WHAT THE TASK ASKS:
Please repeat the lines below word for word, without changing anything.

## begin SOURCE RECORDS

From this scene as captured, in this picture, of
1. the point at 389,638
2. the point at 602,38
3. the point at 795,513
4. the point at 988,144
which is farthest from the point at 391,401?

## end SOURCE RECORDS

RESPONSE BELOW:
From this scene as captured, in this picture, of
1. the point at 389,638
2. the point at 602,38
3. the point at 795,513
4. the point at 988,144
which is farthest from the point at 391,401?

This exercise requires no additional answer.